WHAT YOU HAVE TO DO ▸
Please copy out every line of the data word for word.

SUPPLIED RECORDS ▸
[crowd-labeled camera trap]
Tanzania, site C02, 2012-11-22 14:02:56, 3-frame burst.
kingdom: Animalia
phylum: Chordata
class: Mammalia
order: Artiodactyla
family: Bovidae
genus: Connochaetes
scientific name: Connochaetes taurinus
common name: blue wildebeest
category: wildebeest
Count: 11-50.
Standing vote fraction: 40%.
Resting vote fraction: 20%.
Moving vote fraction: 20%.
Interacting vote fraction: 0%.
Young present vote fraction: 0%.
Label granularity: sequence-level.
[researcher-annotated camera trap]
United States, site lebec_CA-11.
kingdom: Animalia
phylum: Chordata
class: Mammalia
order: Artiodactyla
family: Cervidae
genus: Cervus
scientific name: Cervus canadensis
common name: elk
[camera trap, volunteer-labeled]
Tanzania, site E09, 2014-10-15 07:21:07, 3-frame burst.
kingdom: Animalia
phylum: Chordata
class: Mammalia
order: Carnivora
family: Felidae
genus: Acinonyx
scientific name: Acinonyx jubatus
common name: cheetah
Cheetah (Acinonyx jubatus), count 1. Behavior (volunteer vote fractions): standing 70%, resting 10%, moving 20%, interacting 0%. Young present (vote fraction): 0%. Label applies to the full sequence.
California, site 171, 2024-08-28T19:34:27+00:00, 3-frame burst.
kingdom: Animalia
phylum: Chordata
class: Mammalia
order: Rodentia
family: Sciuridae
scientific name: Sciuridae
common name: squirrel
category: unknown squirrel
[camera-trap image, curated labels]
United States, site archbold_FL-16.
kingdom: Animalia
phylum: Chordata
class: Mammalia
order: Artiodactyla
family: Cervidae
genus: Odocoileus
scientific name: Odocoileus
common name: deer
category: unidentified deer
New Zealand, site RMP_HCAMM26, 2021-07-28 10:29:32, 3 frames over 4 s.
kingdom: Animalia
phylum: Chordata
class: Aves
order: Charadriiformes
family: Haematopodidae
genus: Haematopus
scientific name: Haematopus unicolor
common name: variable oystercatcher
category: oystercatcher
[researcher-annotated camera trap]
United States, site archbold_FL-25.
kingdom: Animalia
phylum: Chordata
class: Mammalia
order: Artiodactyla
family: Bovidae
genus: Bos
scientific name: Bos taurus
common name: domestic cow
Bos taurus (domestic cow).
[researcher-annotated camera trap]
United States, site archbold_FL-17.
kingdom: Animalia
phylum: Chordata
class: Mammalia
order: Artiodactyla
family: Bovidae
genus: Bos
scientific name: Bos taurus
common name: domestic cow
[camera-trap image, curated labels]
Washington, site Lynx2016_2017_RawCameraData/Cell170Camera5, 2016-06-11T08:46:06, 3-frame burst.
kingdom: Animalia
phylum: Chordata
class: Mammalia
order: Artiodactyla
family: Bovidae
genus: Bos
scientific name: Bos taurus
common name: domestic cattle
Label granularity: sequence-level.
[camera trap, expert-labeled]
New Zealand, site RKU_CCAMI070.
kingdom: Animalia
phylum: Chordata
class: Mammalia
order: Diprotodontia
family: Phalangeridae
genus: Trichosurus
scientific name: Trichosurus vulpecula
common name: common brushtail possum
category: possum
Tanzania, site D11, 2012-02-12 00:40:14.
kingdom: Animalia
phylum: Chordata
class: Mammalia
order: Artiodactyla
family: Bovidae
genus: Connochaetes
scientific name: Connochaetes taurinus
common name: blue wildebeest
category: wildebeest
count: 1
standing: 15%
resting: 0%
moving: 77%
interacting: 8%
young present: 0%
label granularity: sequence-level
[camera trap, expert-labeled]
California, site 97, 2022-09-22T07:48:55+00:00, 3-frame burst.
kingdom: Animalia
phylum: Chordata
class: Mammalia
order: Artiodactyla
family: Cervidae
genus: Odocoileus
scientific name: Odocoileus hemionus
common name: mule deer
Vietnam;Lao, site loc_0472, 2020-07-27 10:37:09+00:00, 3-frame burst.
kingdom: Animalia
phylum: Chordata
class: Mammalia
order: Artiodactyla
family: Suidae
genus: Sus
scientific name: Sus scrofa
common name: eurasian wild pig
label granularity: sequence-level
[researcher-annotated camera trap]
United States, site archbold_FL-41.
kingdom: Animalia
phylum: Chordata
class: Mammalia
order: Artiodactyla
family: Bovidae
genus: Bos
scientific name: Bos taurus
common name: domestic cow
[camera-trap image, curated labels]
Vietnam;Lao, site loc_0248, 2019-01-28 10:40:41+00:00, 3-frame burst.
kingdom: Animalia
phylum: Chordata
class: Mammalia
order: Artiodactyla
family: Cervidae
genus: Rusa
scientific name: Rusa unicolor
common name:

TASK OUTPUT ▸
[crowd-labeled camera trap]
Tanzania, site C02, 2012-11-22 14:02:56, 3-frame burst.
kingdom: Animalia
phylum: Chordata
class: Mammalia
order: Artiodactyla
family: Bovidae
genus: Connochaetes
scientific name: Connochaetes taurinus
common name: blue wildebeest
category: wildebeest
Count: 11-50.
Standing vote fraction: 40%.
Resting vote fraction: 20%.
Moving vote fraction: 20%.
Interacting vote fraction: 0%.
Young present vote fraction: 0%.
Label granularity: sequence-level.
[researcher-annotated camera trap]
United States, site lebec_CA-11.
kingdom: Animalia
phylum: Chordata
class: Mammalia
order: Artiodactyla
family: Cervidae
genus: Cervus
scientific name: Cervus canadensis
common name: elk
[camera trap, volunteer-labeled]
Tanzania, site E09, 2014-10-15 07:21:07, 3-frame burst.
kingdom: Animalia
phylum: Chordata
class: Mammalia
order: Carnivora
family: Felidae
genus: Acinonyx
scientific name: Acinonyx jubatus
common name: cheetah
Cheetah (Acinonyx jubatus), count 1. Behavior (volunteer vote fractions): standing 70%, resting 10%, moving 20%, interacting 0%. Young present (vote fraction): 0%. Label applies to the full sequence.
California, site 171, 2024-08-28T19:34:27+00:00, 3-frame burst.
kingdom: Animalia
phylum: Chordata
class: Mammalia
order: Rodentia
family: Sciuridae
scientific name: Sciuridae
common name: squirrel
category: unknown squirrel
[camera-trap image, curated labels]
United States, site archbold_FL-16.
kingdom: Animalia
phylum: Chordata
class: Mammalia
order: Artiodactyla
family: Cervidae
genus: Odocoileus
scientific name: Odocoileus
common name: deer
category: unidentified deer
New Zealand, site RMP_HCAMM26, 2021-07-28 10:29:32, 3 frames over 4 s.
kingdom: Animalia
phylum: Chordata
class: Aves
order: Charadriiformes
family: Haematopodidae
genus: Haematopus
scientific name: Haematopus unicolor
common name: variable oystercatcher
category: oystercatcher
[researcher-annotated camera trap]
United States, site archbold_FL-25.
kingdom: Animalia
phylum: Chordata
class: Mammalia
order: Artiodactyla
family: Bovidae
genus: Bos
scientific name: Bos taurus
common name: domestic cow
Bos taurus (domestic cow).
[researcher-annotated camera trap]
United States, site archbold_FL-17.
kingdom: Animalia
phylum: Chordata
class: Mammalia
order: Artiodactyla
family: Bovidae
genus: Bos
scientific name: Bos taurus
common name: domestic cow
[camera-trap image, curated labels]
Washington, site Lynx2016_2017_RawCameraData/Cell170Camera5, 2016-06-11T08:46:06, 3-frame burst.
kingdom: Animalia
phylum: Chordata
class: Mammalia
order: Artiodactyla
family: Bovidae
genus: Bos
scientific name: Bos taurus
common name: domestic cattle
Label granularity: sequence-level.
[camera trap, expert-labeled]
New Zealand, site RKU_CCAMI070.
kingdom: Animalia
phylum: Chordata
class: Mammalia
order: Diprotodontia
family: Phalangeridae
genus: Trichosurus
scientific name: Trichosurus vulpecula
common name: common brushtail possum
category: possum
Tanzania, site D11, 2012-02-12 00:40:14.
kingdom: Animalia
phylum: Chordata
class: Mammalia
order: Artiodactyla
family: Bovidae
genus: Connochaetes
scientific name: Connochaetes taurinus
common name: blue wildebeest
category: wildebeest
count: 1
standing: 15%
resting: 0%
moving: 77%
interacting: 8%
young present: 0%
label granularity: sequence-level
[camera trap, expert-labeled]
California, site 97, 2022-09-22T07:48:55+00:00, 3-frame burst.
kingdom: Animalia
phylum: Chordata
class: Mammalia
order: Artiodactyla
family: Cervidae
genus: Odocoileus
scientific name: Odocoileus hemionus
common name: mule deer
Vietnam;Lao, site loc_0472, 2020-07-27 10:37:09+00:00, 3-frame burst.
kingdom: Animalia
phylum: Chordata
class: Mammalia
order: Artiodactyla
family: Suidae
genus: Sus
scientific name: Sus scrofa
common name: eurasian wild pig
label granularity: sequence-level
[researcher-annotated camera trap]
United States, site archbold_FL-41.
kingdom: Animalia
phylum: Chordata
class: Mammalia
order: Artiodactyla
family: Bovidae
genus: Bos
scientific name: Bos taurus
common name: domestic cow
[camera-trap image, curated labels]
Vietnam;Lao, site loc_0248, 2019-01-28 10:40:41+00:00, 3-frame burst.
kingdom: Animalia
phylum: Chordata
class: Mammalia
order: Artiodactyla
family: Cervidae
genus: Rusa
scientific name: Rusa unicolor
common name:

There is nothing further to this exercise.